Journal of a Sabbatical

August 12, 2000


retrospect




Today's Reading: The Sea and the Ice by Louis J. Halle, Among the Isles of Shoals by Celia Thaxter

Today's Starting Pitcher: Tim Wakefield

2000 Book List
Plum Island Bird List

Before

Journal Index

After


Home

Copyright © 2000, Janet I. Egan


I notice I didn't write an entry for the Friday after Billy's funeral when we all gathered for dinner at my mother's house to recognize Donald's and Bobby's birthdays and send Bobby back to the Balkans. A later entry mentions the family gathering but leaves out much of the context, the feelings, the strangeness ... I kept feeling like it was my turn to give Billy a ride to the family gathering and I'd forgotten him.

Nobody knew where to sit at the dining room table. This happens every time somebody dies. Nobody knows where to sit anymore. Nobody's really known where to sit since my Dad died. Of late, Billy had been sitting in Dad's spot. It's the little things all thrown off that get to you.

My mother called Tim Steven. After the stunned silence, everybody joked about how she called all my brothers the wrong names when we were kids. Nobody said, hey you called him Steven because you're thinking about dead people. Would she have called Mary Kathleen if Kevin's entourage had been there?

Reading back over my journal entries for the past few weeks, I see a pattern. I leave out the hard stuff. I fear my grief and my anger so much that all I want to do is submerge it all in the daily stream of life. I have a bizarre notion that I overreact to grief and death. That somehow grieving for longer than the three-day approved time off the job or letting my performance flag in whatever arena I'm supposed to be performing in is pathological.

This notion is based on the way I behaved when my father died. Oh, I got through all the formalities without breaking down. What I couldn't handle was the depression that followed. The fatigue and inability to think crisply or get things done quickly didn't go away in a few weeks.

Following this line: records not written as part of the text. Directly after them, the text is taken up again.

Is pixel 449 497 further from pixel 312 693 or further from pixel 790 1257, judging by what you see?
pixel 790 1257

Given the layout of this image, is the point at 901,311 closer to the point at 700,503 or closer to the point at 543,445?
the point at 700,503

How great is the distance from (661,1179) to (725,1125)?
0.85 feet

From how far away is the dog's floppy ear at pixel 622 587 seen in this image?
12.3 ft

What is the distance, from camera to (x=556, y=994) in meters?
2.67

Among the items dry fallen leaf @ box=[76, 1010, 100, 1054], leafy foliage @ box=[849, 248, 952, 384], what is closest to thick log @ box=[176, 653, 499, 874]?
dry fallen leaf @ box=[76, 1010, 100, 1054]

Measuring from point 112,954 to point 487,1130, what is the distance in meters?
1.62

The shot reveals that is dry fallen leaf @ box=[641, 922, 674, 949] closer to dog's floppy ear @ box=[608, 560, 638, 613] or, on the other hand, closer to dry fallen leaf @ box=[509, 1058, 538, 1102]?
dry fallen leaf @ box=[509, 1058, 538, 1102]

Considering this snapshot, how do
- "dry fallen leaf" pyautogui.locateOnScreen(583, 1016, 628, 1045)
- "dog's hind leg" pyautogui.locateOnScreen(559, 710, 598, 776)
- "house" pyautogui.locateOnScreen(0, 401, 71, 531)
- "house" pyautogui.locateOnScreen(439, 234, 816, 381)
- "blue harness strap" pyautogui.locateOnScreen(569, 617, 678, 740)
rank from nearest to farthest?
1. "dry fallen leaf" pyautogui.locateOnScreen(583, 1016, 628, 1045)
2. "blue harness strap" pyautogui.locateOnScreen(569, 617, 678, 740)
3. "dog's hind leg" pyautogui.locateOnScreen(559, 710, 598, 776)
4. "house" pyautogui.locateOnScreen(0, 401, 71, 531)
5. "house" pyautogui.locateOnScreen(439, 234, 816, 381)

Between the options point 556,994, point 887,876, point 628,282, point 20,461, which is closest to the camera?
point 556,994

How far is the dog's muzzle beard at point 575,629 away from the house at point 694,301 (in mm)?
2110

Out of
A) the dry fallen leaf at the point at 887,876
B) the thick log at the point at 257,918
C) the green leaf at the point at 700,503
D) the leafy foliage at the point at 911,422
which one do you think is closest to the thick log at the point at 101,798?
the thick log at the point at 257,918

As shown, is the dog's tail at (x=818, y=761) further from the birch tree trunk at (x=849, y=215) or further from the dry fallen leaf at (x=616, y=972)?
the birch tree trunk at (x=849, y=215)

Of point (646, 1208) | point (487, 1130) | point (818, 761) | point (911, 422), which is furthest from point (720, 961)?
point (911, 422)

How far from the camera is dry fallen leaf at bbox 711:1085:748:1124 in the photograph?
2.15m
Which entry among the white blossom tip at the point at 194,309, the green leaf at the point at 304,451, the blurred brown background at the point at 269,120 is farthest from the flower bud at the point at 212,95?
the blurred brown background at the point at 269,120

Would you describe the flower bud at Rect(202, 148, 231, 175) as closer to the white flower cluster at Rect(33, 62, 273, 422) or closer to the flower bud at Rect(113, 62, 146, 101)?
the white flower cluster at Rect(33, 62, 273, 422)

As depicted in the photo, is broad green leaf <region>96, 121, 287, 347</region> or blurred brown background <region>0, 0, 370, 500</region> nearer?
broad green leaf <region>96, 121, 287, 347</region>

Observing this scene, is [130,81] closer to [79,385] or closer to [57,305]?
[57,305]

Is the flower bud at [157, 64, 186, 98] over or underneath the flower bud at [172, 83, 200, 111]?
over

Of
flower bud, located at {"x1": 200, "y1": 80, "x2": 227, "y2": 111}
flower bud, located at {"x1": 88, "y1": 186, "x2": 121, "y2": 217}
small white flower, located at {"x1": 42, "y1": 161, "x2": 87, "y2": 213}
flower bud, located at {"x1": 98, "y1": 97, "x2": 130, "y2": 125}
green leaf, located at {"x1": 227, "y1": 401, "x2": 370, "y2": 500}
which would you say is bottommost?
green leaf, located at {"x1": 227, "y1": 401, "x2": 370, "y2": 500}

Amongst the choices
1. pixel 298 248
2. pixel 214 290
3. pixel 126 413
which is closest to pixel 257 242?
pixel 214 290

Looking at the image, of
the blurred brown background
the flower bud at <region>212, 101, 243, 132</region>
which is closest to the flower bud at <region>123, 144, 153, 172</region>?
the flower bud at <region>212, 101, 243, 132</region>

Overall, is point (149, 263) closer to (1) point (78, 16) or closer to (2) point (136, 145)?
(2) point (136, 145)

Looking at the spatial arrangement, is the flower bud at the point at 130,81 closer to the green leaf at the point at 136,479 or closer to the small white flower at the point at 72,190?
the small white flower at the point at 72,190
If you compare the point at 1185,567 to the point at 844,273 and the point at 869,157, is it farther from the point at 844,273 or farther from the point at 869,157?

The notion got reinforced when I started to experience problems keeping my emotions from showing on my face when I worked at Cosmodemonic. Any evidence of a personal life was anathema, and having facial expressions that betrayed worry or sadness about dying family members was likely to be interpreted as some sort of workplace feud or something since I could never say what was going on inside my head or in my personal life. I never figured out how to keep a neutral face or how to compartmentalize work stuff and personal stuff.

I still haven't learned to compartmentalize effectively. I just try to keep my grief and anger at arm's length. I don't know why I do that in the journal, but apparently I do.

I wrote a very short entry about my brother Billy's death because I was still numb and couldn't write anything else until I'd at least acknowledged it. And I avoided writing more because I wanted to avoid what I regarded as the outsized feelings.

Even my account of Yankee Homecoming completely omitted my interaction with a little kid from Newburyport Youth Hockey. When the kid in an oversized hockey shirt approached me selling raffle tickets to support youth hockey all I could think of was how much Billy loved hockey as a kid. How happy it made him. How the thing he wanted most in the world one Xmas was Bauer Black Panther skates. How I faked being his mother at one high school game so he could go back on the ice after being treated for an injury by the team doctor who needed parental permission. How I would drive him to practice, picking up his teammates along the way until my car couldn't hold anymore kids or gear. Needless to say, I bought a raffle ticket from the kid, the least I could do in Billy's memory.